Bereits in seiner ersten Amtszeit waren Donald Trumps Sympathien für den russischen Diktator Wladimir Putin ein Rätsel. In Washington und selbst in seiner eigenen Regierung stand er mit seiner Bewunderung für den Kremlchef ziemlich alleine da. Viele Politiker seiner Republikanischen Partei kritisierten ihn offen dafür. Wie sehr sich dies nun in Trumps zweiter Amtszeit geändert hat, offenbarte sich am Freitag im Oval Office.
Es war der amerikanische Vizepräsident J. D. Vance, der die erste Attacke auf den ukrainischen Präsidenten Wolodimir Selenski ritt. Und einige Beobachter in Washington fragen sich nun, ob er dies bewusst tat.

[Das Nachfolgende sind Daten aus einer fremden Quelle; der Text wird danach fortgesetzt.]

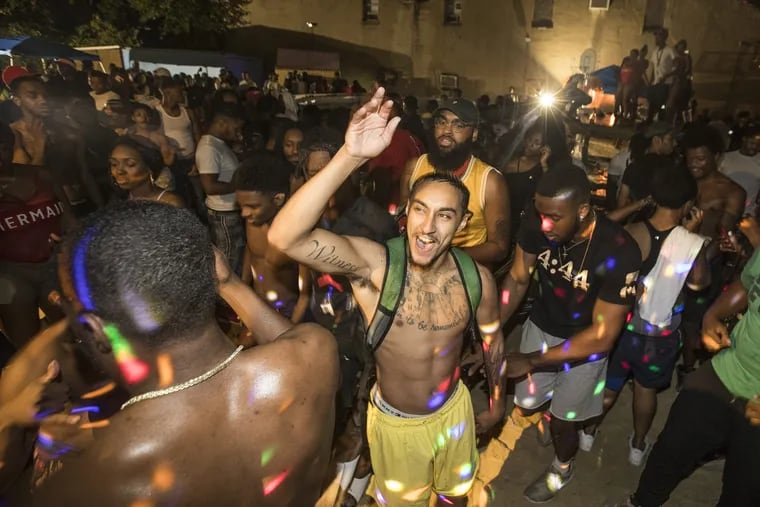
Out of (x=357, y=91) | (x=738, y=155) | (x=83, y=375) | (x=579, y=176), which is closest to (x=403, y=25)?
(x=357, y=91)

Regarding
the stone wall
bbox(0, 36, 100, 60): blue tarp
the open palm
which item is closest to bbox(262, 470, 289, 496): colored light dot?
the open palm

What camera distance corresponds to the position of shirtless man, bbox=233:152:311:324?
3725 millimetres

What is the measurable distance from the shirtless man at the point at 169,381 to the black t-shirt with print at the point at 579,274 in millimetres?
2257

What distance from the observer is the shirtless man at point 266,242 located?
3.72 m

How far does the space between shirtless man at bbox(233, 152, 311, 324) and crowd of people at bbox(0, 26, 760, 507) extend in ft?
0.07

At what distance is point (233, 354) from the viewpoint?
172 cm

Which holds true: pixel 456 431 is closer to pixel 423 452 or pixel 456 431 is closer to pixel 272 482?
pixel 423 452

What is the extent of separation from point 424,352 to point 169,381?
4.81 feet

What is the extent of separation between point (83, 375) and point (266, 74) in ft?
97.1

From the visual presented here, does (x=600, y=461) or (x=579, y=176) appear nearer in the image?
(x=579, y=176)

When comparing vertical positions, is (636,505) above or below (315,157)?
below

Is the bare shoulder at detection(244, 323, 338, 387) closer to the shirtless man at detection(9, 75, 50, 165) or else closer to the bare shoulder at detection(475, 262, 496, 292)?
the bare shoulder at detection(475, 262, 496, 292)

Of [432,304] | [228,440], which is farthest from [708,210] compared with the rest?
[228,440]

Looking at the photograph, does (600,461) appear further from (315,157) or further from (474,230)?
(315,157)
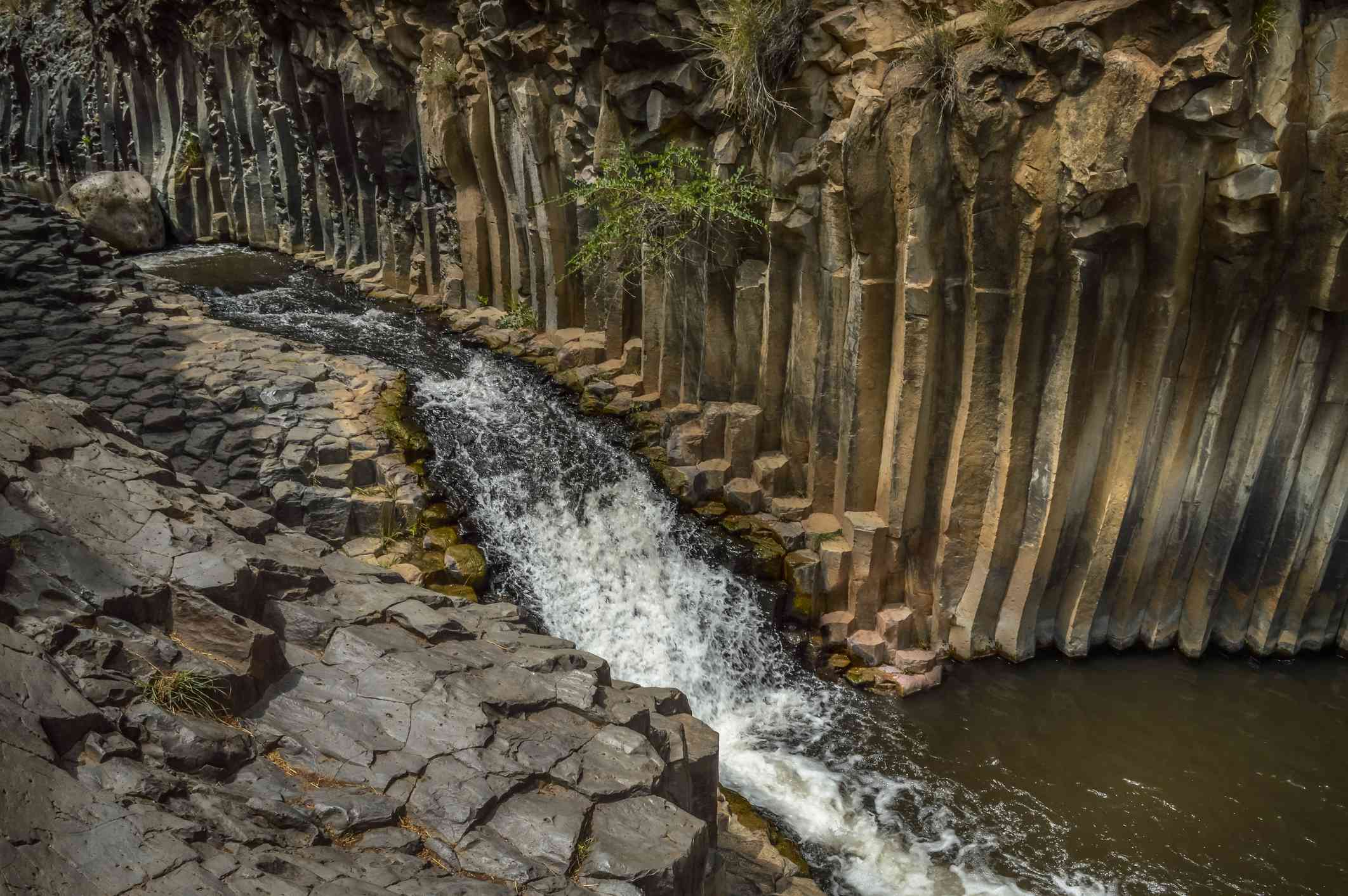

Um es vorweg zu sagen: Auch Wolodimir Selenski spielte bei seinem Besuch im Weissen Haus keine glückliche Rolle. Kürzlich hatte er Donald Trump vorgeworfen, in einer russischen «Blase von Falschinformationen» zu leben. Nun nahm er sich vor laufenden Kameras offensichtlich vor, sämtliche Unwahrheiten, die Trump fortwährend von sich gab, zu korrigieren. Wenn Selenski nicht selbst sprach, schüttelte er den Kopf oder machte ein missmutiges Gesicht.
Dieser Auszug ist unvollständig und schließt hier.